Ils sont pour le gouvernement un instrument majeur de la boîte à outils à disposition des entreprises pour faire face à la crise du Covid-19. Mais malgré deux ans d’existence, on ne sait pas grand-chose des accords de performance collective qui restent confidentiels. Autant dire l’intérêt des travaux de la commission d’évaluation de la réforme du Code du travail de 2017 – composée de Marcel Grignard (ex-CFDT), de Jean-François Pilliard (ex-Medef) et de l’économiste Sandrine Cazes -, qui s’est penché sur ce que l’on appelle, en abrégé, les APC.
Risque de détournement
Les critiques contenues dans le rapport publié ce mardi par France stratégie sont à fleuret moucheté mais l’inquiétude de la commission d’évaluation est palpable sur ces accords censés remplacer trois autres types d’accord préexistants : ceux de maintien dans l’emploi pour « restaurer la compétitivité en cas de difficultés économiques », ceux de préservation ou développement de l’emploi pour « conserver ou améliorer la compétitivité » et ceux de « mobilité interne ».
L’enjeu est d’importance car ce nouveau cadre permet à l’employeur de s’affranchir de l’obligation de faire valider par chaque salarié l’application des dispositions de l’accord qui modifient son contrat de travail, et sécurise juridiquement le licenciement de ce dernier en cas de refus de ces modifications. Une demande du patronat. Ce n’est pas sur ces deux points que portent les critiques de la commission, mais sur le risque d’un détournement des accords de performance collective de leur objet initial.
Pour l’heure, la situation est sous contrôle. Le nombre d’APC est resté « marginal jusqu’en 2019 » où il a commencé à décoller. En juin 2020, 371 ont été conclus, note le rapport, jugeant le chiffre « élevé si on le compare notamment aux dispositifs précédents ayant les mêmes objectifs », avec une majorité de textes concernant des PME. Quatre accords de performance collective ont été conclus pendant la pandémie, tous dans des entreprises de moins de 500 salariés.
Le sujet n’est pas clos
Trois sujets peuvent être potentiellement concernés par un APC : rémunérations, temps de travail et mobilité interne. Un quart seulement des accords recensés traite de deux des trois sujets et même pas 3 % des trois. Alors que les cas de baisse de salaire ont été très médiatisés, sur les 70 % centrés sur un seul thème, un quart seulement traite des rémunérations contre plus de la moitié du temps de travail et le dernier quart des questions de mobilité interne, géographique ou professionnelle. On découvre ainsi que l’outil est utilisé pour harmoniser les statuts à la suite d’une opération de fusion ou de transfert d’entreprise, ce qui n’était pas prévu initialement.

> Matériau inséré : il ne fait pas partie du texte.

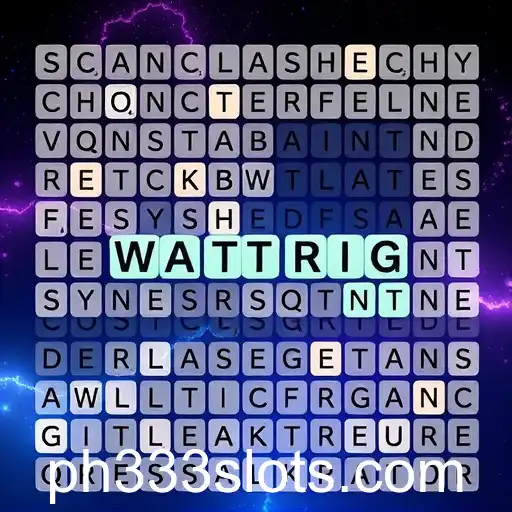 PH333: Transforming Online Gaming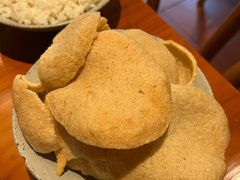 -About Bistro關於·泰式家庭料理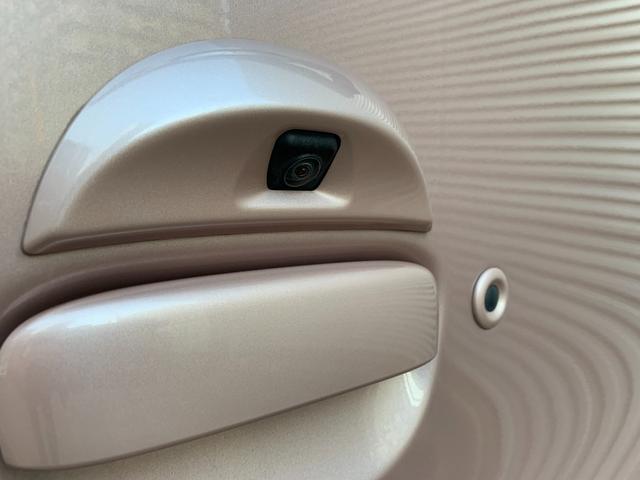 デイズ Ｘ　ブレーキサポート　フルセグナビ　Ｂｌｕｅｔｏｏｔｈ　全方位カメラ　ＥＴＣ　オートエアコン　電格ドアミラー　スマートキー　プッシュスタート　アイドルストップ（21枚目）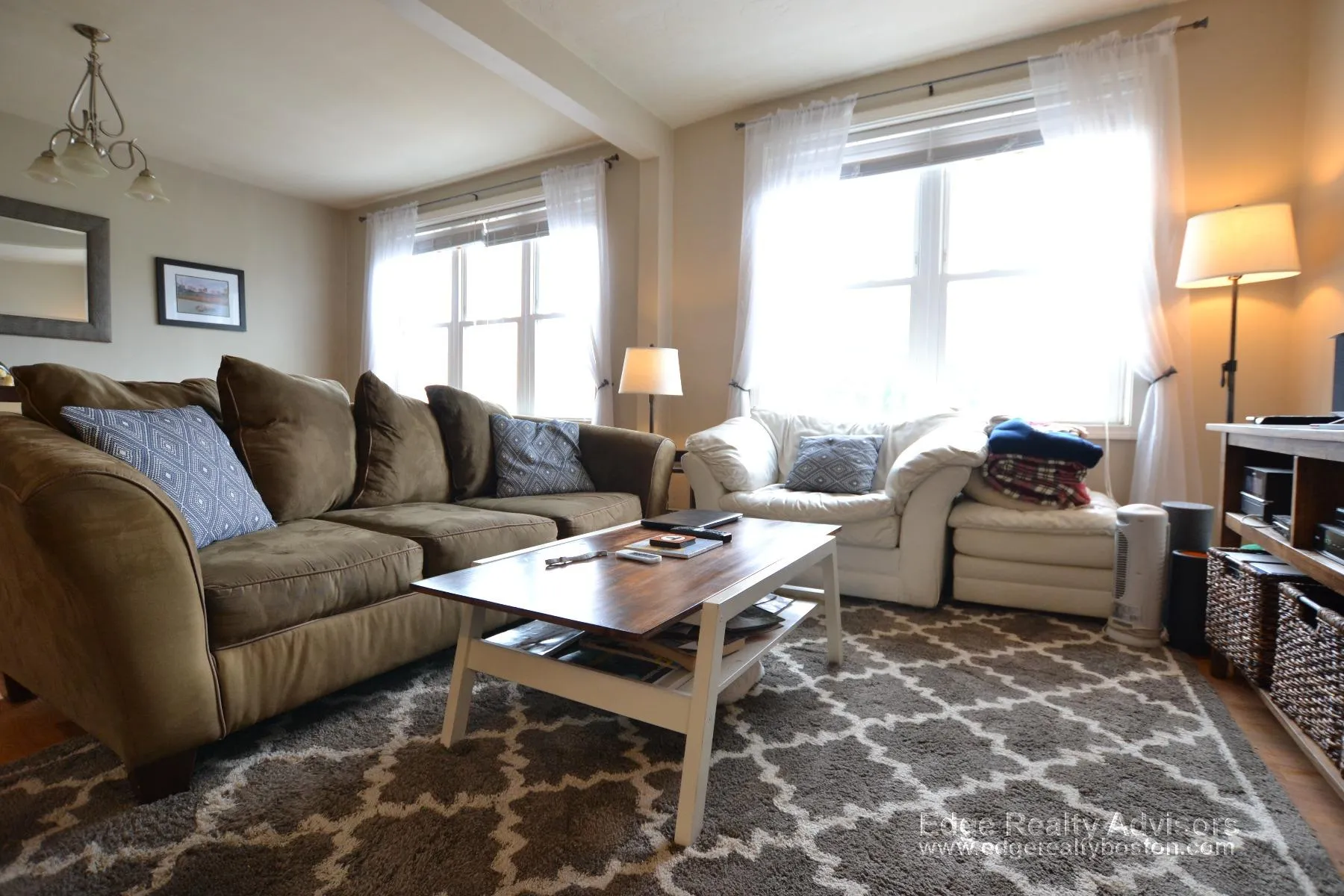 5 Saybrook St, Oak Square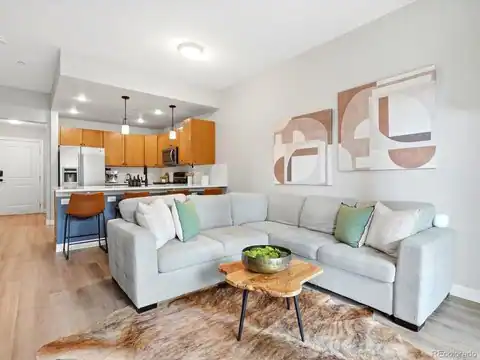 2200 S University Blvd #108, Denver, CO 80210 — photo 16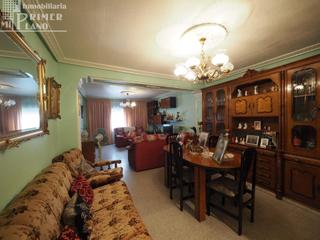 Casa a Socuéllamos. Amplia casa en socuéllamos  ideal para familias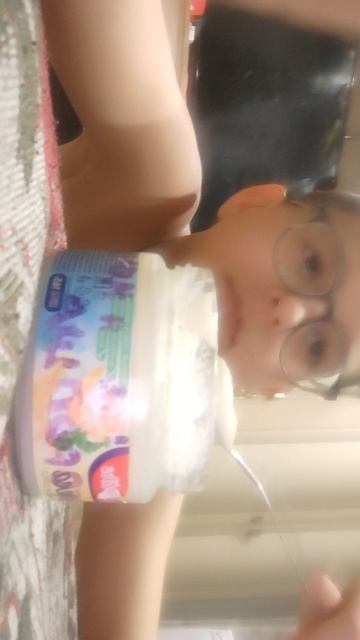 Как смотреть онлайн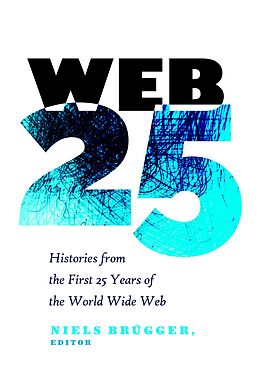 E-Book (epub) Web 25 von 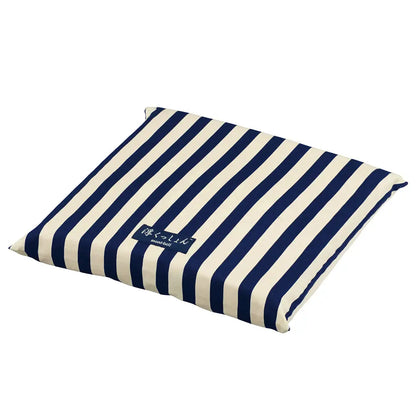 mont-bell: U Cushion Cover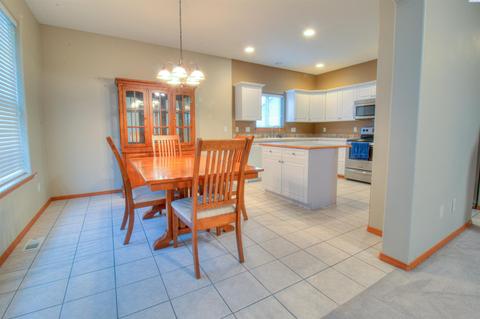 12 Marigold Loop, Pasco, WA 99301 photo 12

S’appuyant sur les travaux du cabinet Sextant-entreprise et de la chercheuse Hélène Cavat, le comité d’évaluation pointe des interrogations majeures. Il pose la question de la « loyauté de la négociation » et s’interroge sur le risque « d’engendrer une dynamique de moins-disant social au sein d’une branche ou d’un marché ». Il note aussi que certains APC débordent largement leur sujet, et « se présentent même comme des quasi-conventions relatives à l’organisation générale de conditions de travail, visant à se substituer à une convention de branche ».
Un syndicat patronal minoritaire de la plasturgie ne s’est d’ailleurs pas caché de livrer de tels accords clé en main à ses adhérents, lors d’une rencontre avec l’Association des journalistes de l’information sociale il y a quelques mois. Le sujet n’est pas clos. Le comité d’évaluation promet d’y revenir et a lancé pour cela un appel à projet de recherche.